— Job 1 —
Report each line of the records below that contains the word "Outline", treating uppercase and lowercase as different.

— Source passage —
** Start **

Young girls are some of the best problem solvers we have. They are creative, empathetic and have great engineering minds. When I was teaching a course of young girls ages 8 – 11 compared to young boys of the same age group, the difference in attention to detail and execution in building block-based code is very visible. For example, during a basics robotics class using the Scratch programming language and framework I taught to both genders in similar age groups, the boys took the method of smash the keyboard until something works, the girls took the method of understanding what each line of code means before tackling the problem at hand.
Both approaches have their merit, however before the girls could quickly solve the tasks at hand, I perceived that they experienced a large amount of self-doubt. Unlike the boys who appeared to have an overwhelming sense of confidence in their abilities.
Where does this self-doubt originate from in girls at such a young age? As a young girl, I had experienced the same types of self-doubt while tackling my own technical education and it was disheartening to see it begin early on in life. Shortly after, when I was presenting programming workshops at a children's science fair I saw first hand when this doubt would begin to seed.
Standing at the booth we had set up, a parent approached with two kids, a son and a daughter. The son could have cared less about the drones, robots and VR games set up at the booth, the daughter however, who was around age 6, reached for the robot with excitement. I asked, “Do you want to build robots?” “YES!” she said. “ I don’t think she’s ready for that,” her parent said, as I watched the excitement fade from her eyes. This was most likely one of the first times she had been told “no” and inadvertently told ‘you aren’t capable enough’.

** End **

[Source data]
** Start **

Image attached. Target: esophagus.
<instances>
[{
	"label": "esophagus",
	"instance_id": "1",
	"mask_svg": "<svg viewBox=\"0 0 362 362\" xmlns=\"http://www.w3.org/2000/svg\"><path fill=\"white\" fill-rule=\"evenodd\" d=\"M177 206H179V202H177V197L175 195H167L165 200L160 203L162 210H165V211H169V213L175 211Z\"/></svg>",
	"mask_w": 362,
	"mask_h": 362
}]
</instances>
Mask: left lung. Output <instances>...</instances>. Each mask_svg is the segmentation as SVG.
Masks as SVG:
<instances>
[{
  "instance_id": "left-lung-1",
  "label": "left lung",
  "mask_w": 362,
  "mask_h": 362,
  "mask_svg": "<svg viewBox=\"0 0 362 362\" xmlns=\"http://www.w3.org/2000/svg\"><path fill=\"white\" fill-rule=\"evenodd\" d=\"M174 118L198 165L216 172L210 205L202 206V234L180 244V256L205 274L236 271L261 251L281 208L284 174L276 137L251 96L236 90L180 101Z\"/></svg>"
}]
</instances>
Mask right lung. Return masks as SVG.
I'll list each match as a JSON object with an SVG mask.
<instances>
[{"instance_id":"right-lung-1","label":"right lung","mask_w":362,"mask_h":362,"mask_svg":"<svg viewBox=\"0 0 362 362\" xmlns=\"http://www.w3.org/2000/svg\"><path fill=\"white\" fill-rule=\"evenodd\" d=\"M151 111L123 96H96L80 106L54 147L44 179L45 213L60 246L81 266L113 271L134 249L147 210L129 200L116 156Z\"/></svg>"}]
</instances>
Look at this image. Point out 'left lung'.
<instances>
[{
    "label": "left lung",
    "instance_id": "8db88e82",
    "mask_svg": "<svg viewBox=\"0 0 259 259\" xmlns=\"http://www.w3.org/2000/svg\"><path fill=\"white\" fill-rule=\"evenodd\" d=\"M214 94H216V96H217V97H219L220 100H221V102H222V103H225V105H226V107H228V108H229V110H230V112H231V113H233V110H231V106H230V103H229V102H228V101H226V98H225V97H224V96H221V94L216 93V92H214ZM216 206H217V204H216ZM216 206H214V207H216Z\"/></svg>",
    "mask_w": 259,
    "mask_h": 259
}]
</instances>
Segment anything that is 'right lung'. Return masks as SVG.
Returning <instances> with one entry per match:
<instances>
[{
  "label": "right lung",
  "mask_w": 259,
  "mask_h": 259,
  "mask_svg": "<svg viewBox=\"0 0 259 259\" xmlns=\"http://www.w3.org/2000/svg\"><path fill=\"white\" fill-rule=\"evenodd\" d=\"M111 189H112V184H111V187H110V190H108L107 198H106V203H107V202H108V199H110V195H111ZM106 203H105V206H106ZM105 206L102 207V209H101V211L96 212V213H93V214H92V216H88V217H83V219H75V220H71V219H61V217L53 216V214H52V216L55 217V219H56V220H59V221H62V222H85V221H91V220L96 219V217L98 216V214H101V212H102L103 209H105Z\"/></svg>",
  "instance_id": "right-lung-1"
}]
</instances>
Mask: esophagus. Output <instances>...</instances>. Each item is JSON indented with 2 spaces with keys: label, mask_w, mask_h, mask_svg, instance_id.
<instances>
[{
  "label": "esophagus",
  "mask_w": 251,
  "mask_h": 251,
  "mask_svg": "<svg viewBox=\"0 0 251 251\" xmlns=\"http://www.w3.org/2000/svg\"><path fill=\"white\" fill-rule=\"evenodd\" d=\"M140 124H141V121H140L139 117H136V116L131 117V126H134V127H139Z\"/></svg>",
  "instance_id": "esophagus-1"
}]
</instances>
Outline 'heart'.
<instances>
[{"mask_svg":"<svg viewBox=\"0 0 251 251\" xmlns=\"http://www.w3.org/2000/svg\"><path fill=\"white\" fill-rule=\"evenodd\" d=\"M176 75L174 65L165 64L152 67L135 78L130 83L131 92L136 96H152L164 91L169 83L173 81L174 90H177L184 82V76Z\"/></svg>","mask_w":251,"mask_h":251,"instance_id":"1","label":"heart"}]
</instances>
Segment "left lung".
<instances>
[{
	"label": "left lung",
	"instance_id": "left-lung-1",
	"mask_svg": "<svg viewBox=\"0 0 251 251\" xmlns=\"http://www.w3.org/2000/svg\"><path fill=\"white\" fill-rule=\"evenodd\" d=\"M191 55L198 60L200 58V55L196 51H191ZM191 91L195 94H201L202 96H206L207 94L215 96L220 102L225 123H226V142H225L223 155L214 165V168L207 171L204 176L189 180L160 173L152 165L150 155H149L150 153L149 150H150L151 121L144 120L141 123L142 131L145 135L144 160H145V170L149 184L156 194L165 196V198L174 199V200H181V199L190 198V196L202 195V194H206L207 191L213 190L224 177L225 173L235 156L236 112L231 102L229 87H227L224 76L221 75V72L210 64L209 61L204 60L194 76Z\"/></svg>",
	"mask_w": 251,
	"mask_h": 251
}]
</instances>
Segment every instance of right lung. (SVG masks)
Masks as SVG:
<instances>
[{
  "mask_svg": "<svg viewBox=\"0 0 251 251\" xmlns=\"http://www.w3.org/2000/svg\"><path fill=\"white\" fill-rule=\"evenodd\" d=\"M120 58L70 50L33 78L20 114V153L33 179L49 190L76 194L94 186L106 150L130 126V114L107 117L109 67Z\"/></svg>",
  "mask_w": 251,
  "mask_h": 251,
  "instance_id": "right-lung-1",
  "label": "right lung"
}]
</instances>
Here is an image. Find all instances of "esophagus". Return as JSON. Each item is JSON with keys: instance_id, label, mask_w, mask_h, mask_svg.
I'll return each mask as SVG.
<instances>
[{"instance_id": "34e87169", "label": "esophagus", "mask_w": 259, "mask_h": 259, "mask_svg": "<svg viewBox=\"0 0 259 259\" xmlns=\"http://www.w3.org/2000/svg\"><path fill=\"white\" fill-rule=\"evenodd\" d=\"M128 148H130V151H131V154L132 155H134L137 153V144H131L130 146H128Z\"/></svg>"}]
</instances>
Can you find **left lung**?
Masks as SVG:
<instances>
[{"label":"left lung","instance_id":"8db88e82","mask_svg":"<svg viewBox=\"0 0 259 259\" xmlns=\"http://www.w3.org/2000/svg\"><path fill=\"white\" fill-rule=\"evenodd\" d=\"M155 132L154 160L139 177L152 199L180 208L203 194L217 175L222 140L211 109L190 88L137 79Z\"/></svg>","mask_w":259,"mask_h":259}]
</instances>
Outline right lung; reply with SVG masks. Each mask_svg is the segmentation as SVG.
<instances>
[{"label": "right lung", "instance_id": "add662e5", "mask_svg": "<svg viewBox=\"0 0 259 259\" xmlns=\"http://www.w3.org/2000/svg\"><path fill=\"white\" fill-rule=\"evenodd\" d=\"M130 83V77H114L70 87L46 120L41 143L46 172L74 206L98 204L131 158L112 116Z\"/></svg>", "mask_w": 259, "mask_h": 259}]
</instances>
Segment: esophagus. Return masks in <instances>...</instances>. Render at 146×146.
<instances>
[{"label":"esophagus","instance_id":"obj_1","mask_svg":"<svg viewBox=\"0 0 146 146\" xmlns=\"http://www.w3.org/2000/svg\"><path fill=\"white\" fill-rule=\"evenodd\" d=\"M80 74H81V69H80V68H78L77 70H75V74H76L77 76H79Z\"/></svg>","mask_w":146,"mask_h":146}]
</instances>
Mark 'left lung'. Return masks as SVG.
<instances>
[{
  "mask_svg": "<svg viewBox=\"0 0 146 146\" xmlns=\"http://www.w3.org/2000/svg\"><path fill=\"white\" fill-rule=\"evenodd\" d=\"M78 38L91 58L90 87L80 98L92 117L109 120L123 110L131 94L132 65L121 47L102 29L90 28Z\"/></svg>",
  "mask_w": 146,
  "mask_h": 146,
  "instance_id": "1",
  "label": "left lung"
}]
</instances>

** End **

— Job 2 —
Please return the whole passage above about young girls learning to code, word for word.

— Correct answer 1 —
Outline 'heart'.
Outline right lung; reply with SVG masks. Each mask_svg is the segmentation as SVG.

— Correct answer 2 —
Young girls are some of the best problem solvers we have. They are creative, empathetic and have great engineering minds. When I was teaching a course of young girls ages 8 – 11 compared to young boys of the same age group, the difference in attention to detail and execution in building block-based code is very visible. For example, during a basics robotics class using the Scratch programming language and framework I taught to both genders in similar age groups, the boys took the method of smash the keyboard until something works, the girls took the method of understanding what each line of code means before tackling the problem at hand.
Both approaches have their merit, however before the girls could quickly solve the tasks at hand, I perceived that they experienced a large amount of self-doubt. Unlike the boys who appeared to have an overwhelming sense of confidence in their abilities.
Where does this self-doubt originate from in girls at such a young age? As a young girl, I had experienced the same types of self-doubt while tackling my own technical education and it was disheartening to see it begin early on in life. Shortly after, when I was presenting programming workshops at a children's science fair I saw first hand when this doubt would begin to seed.
Standing at the booth we had set up, a parent approached with two kids, a son and a daughter. The son could have cared less about the drones, robots and VR games set up at the booth, the daughter however, who was around age 6, reached for the robot with excitement. I asked, “Do you want to build robots?” “YES!” she said. “ I don’t think she’s ready for that,” her parent said, as I watched the excitement fade from her eyes. This was most likely one of the first times she had been told “no” and inadvertently told ‘you aren’t capable enough’.